The small establishment of 465 students, “already so indulgent,” has a history, the director recalls, citing the 2016 episode where students hung bras on lockers to protest the obligation to “wear underwear,” which as considered sexist.
However, dress codes are denounced in many places, testifies Mme Painchaud Major who as a sex education trainer visits about thirty schools a year. “When we talk about double standards in class, young people often call the dress code sexist. They are alarmed, aware that it is generally uneven. †
A long considered reflection
From her third year of primary school, Élizabeth Houle was shocked by the dress code at school
Children are hypersexualized: from the age of 7 they are told that their braces are thin, that their shorts are too short. It’s sexist and it doesn’t instill good values.
The fifth-grader of the Rive-Nord school in Bois-des-Filion has made it her personal project for the International Studies Program (IEP) – a 4,000-word essay denouncing the excessive demands on the girls.
“It made me realize a lot of things that changed my stance on the subject,” said his mother, Christine Briand.

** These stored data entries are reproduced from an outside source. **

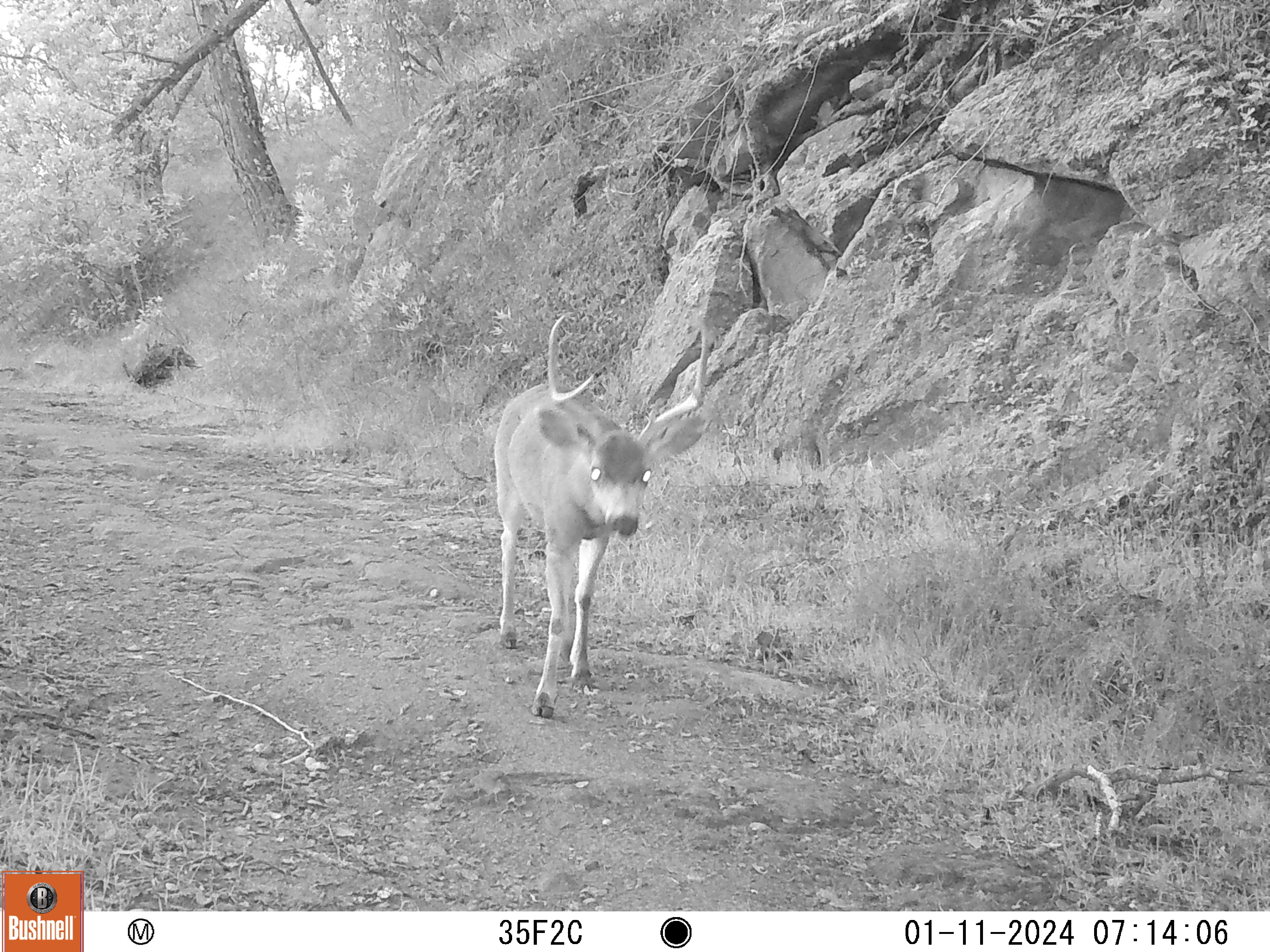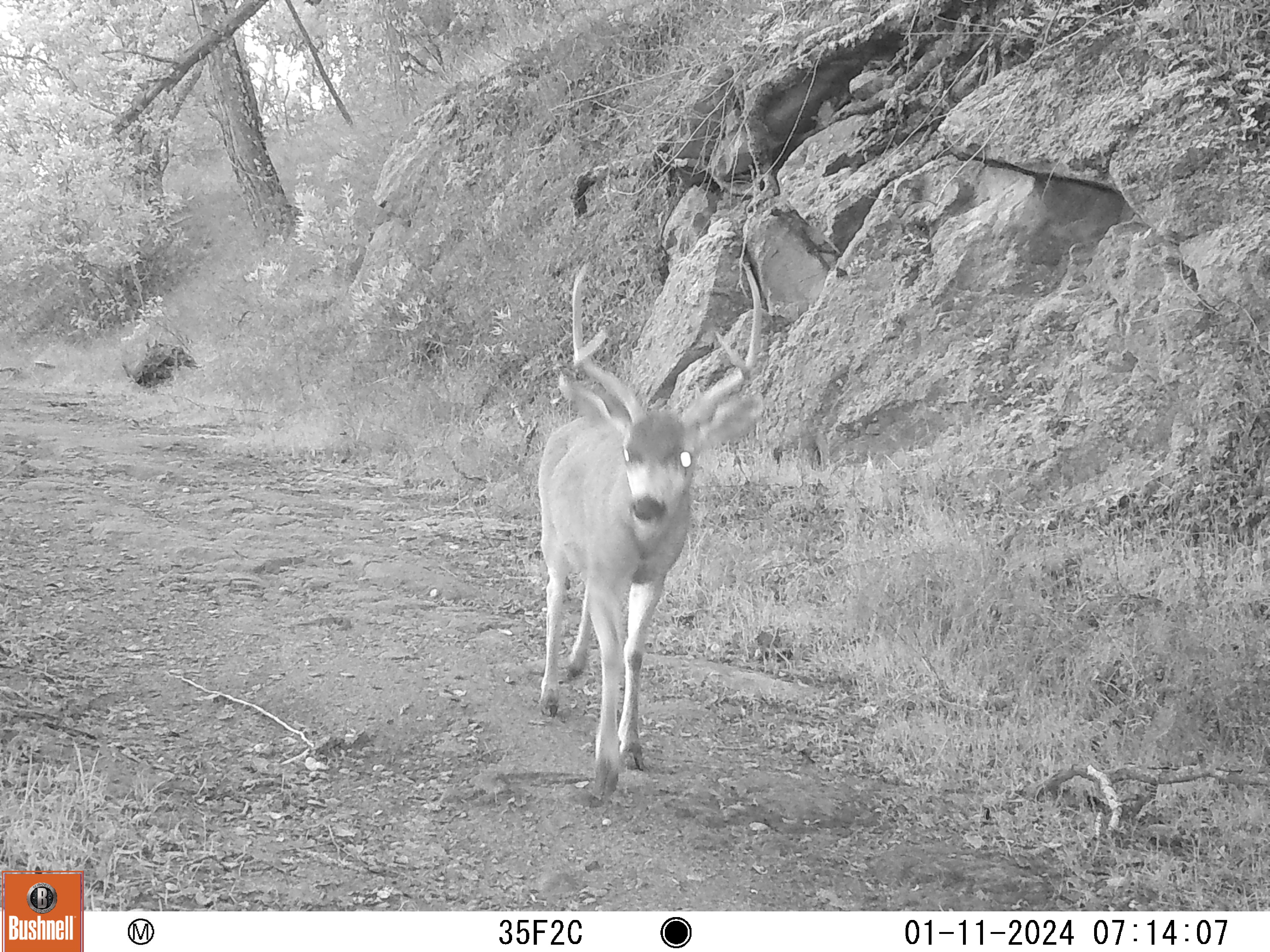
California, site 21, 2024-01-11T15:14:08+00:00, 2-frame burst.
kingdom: Animalia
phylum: Chordata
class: Mammalia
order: Artiodactyla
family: Cervidae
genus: Odocoileus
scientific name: Odocoileus hemionus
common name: mule deer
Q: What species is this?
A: Mule deer (Odocoileus hemionus).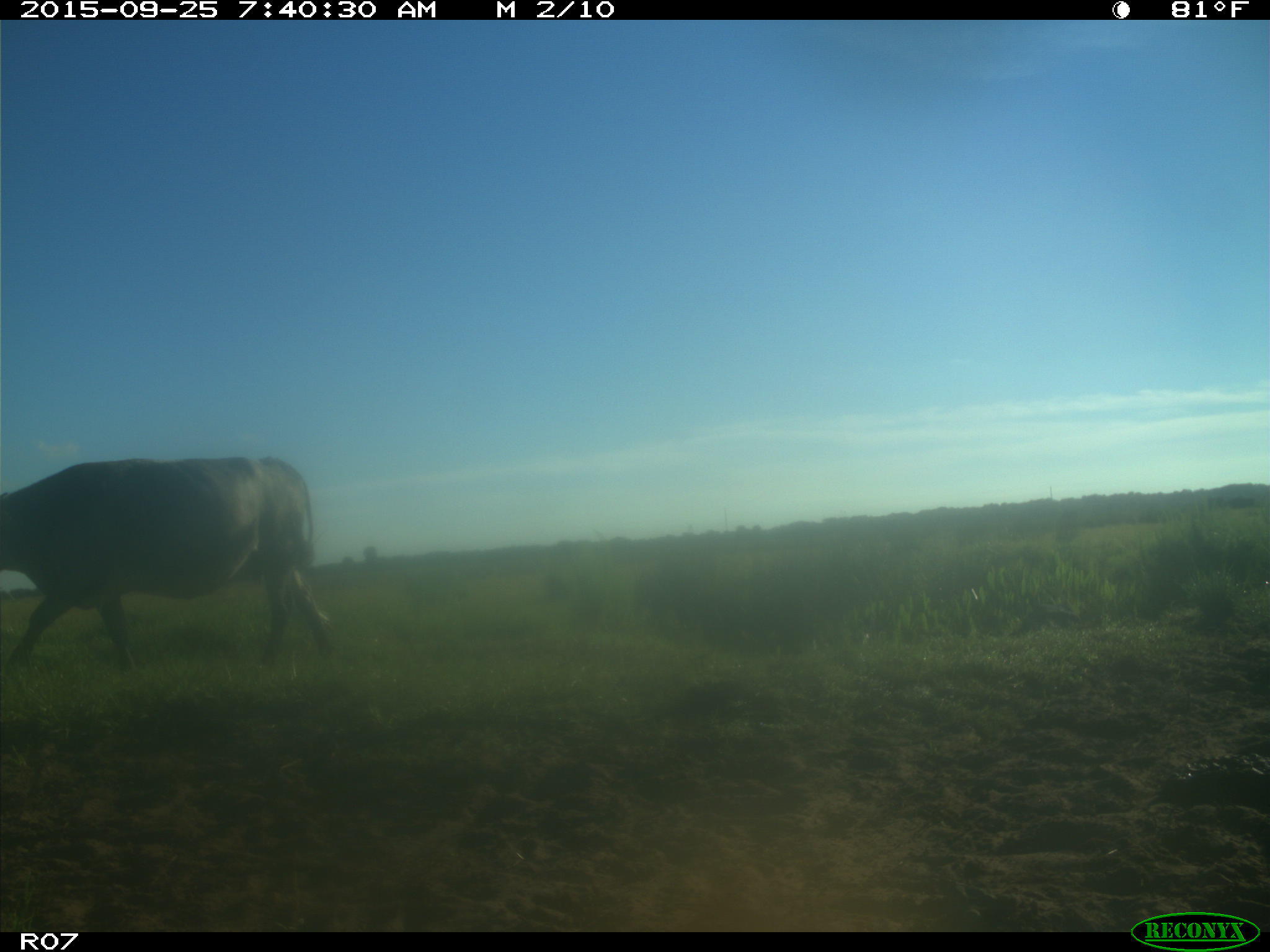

Elizabeth would prefer schools not have a dress code, but “there are those who don’t,” she admits. “In my essay I tried to make compromises: make it less strict, trust the students. †
She got 100%.
Half a century of demonstrations
“It makes me very funny to read that there was a demonstration of a garment in Père-Marquette when I took part in a demonstration for wearing jeans at the same school about 50 years ago,” Daniel Dubois wrote to us. this week.
Verification carried out, the establishment, then called “Père-Marquette polyvalent”, was the scene of a student strike lasting several days in 1971. The students complained “in particular about the shortcomings of the furniture in their school, the shortage of textbooks, the ban on smoking and wearing ‘jeans'”, reports The press of October 20. “The director of the school, Mr André Gagné, lets the… The press that wearing “jeans” was the only prohibition on clothing,” the article reads.